Still, that’s no reason for complacency. The recession’s already spreading a googly-eyed insanity throughout the Right in the United States. There’s no reason to think that we’re immune here.
Poor Hanson. Used by the puppeteers to test the attitudes and sentiments of Australian voters. When it all went askew, they sacrificed and hung her out to the masses – only to scheme to make things right again with her after coming out of jail by appeasing Aussie attitudes and putting her on national television on “Dancing With The Stars”.
Oh how sweet is the knife in thy back.
Clearly Pauline’s as fit for politics as Sarah Palin but lets face it there are some real doozies on all sides of the political fence none more useless or despicable than Labor’s gang of jail birds. Milton Orkopoulos, Bill D’Arcy, Merri Rose and the drink-driving MPs like Michael Choi still selling himself as fit for public office with an appalling driving record that precludes him from accessing entitlements such as a government car. Ronan Lee’s got the hide to ask for his electorate’s trust after police had to escort his staff to one of his personal court appearances. I’m no Pauline fan but lets put some perspective on this issue of political candidates being fit for office. Very few of them are because all parties would endorse Jack the Ripper if they thought he could win the seat.
As an urban lefty, my views on Hanson were the same as many commentators here during her time as an MP. Looking back, my views have mellowed. Racism has no place in Parliament and Hanson did manage her fair share, but her contribution in a big picture sense was not to legitimise racism, it was to eliminate the political correctness which put certain issues beyond debate. As long as political issues can be freely debated, the best polies have their chance of surviving. Keating’s problem was not economic as this article suggests, it was that governmental elitism had put certain issues beyond public debate. This alienated the Howard battlers far more than any of Keating’s economic policies (remember, Keating won an increased majority in 1993 when the economy was in far tougher shape than 1996). Hanson brought those issues back, although she did it in an ugly way. At the end of the day, though, the ends have justified the means. This idea is not my own, I heard it from a former ALP national secretary (albeit one whom Keating is not a fan!).

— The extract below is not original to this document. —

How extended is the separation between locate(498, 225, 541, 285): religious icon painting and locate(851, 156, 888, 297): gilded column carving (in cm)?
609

shopping list 2009: new kitchen, new car; facelift…… Budget: refer queensland electoral commission payout for candidates. Pauline
By the way Brad, the electoral funding for running for a state seat would be a tiny fraction of getting 4% for a senate seat. I definitely agree the senate bizzo was a rort (don’t tell anyone but I’m thinking of changing my name to Steve Waugh and having a crack at the senate next federal election) but running for a state seat just for the electoral funding would definitely not be a worthwhile enterprise.